POLLIWOG (Tadpole): the early stage of an animal that will eventually become a frog, hoping to be kissed by a princess, turning into a prince! POLIBLOG (Political Blog): the early stage of a center-right political blog that may eventually become a full blown blog of the center-right. Join in if you find any merit in the comments. If you are on the left and disagree, feel free to straighten me out! Who knows, with effort from all of us this blog may turn into a prince!

Location: San Diego, California, United States

Monday, March 09, 2009

Why the NYT should be ashamed - and definitely not the U.S. newspaper of record!

The WSJ Best of the Web Today (3/9/09) points out the obvious intellectual dishonesty of our "newspaper of record". Difficult to understand why anyone would read it!

"Four years ago, when Republicans had a majority in the Senate and Democrats were using filibusters to block votes on President Bush's judicial nominees, the editorialists at the New York Times were aghast at the threat to "a time-honored Senate procedure that prevents a bare majority of senators from running roughshod." They also faulted the GOP for hypocrisy, since during the Clinton administration Republican senators had filibustered some presidential nominees (though not for the bench).

Now the Democrats are in the same position as the Republicans then: They hold the White House and a Senate majority shy of 60 votes.

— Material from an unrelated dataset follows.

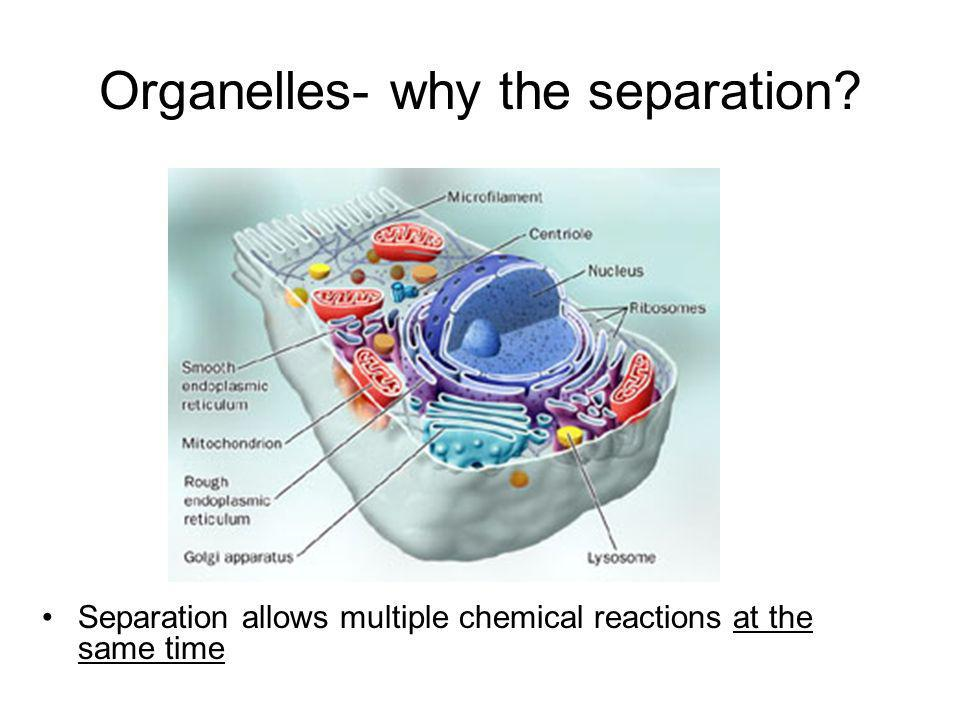 Organelles- why the separation? Separation allows multiple chemical reactions at the same time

Predictably enough, the New York Times is now aghast that the Republicans may use a time-honored Senate procedure that prevents a bare majority of senators from running roughshod:

  • Republican senators have fired off an intemperate letter threatening--you got it--filibusters if Mr. Obama's nominees are not to their liking. Mr. Obama should not let the Republicans' saber-rattling interfere with how he chooses judges.

Arguments about procedure are often made cynically, and there are times when that is appropriate: The job of a lawyer in court, for instance, is to further the interests of his client; it is up to the judge to safeguard the integrity of the court's procedures. One could argue that the Times, as an advocate for liberal ideology, is not obliged to be overly concerned with procedure.

But imagine if a lawyer asked a judge to show favoritism toward his client in procedural rulings "because, your honor, my client is just right." Any competent judge would laugh at such a silly argument. Yet that is exactly the approach the Times takes here:

  • A filibuster can be an appropriate response when it is clear that a particular nominee would be a dangerous addition to the bench.

So a filibuster is fine to block a judge the Times doesn't like, but outrageous to block one it does like. There is nothing more to this argument than that the ends justify the means--in which case why bother making an obviously phony argument about the means?"

Or could it be the left is too intellectually dishonest to call them on it!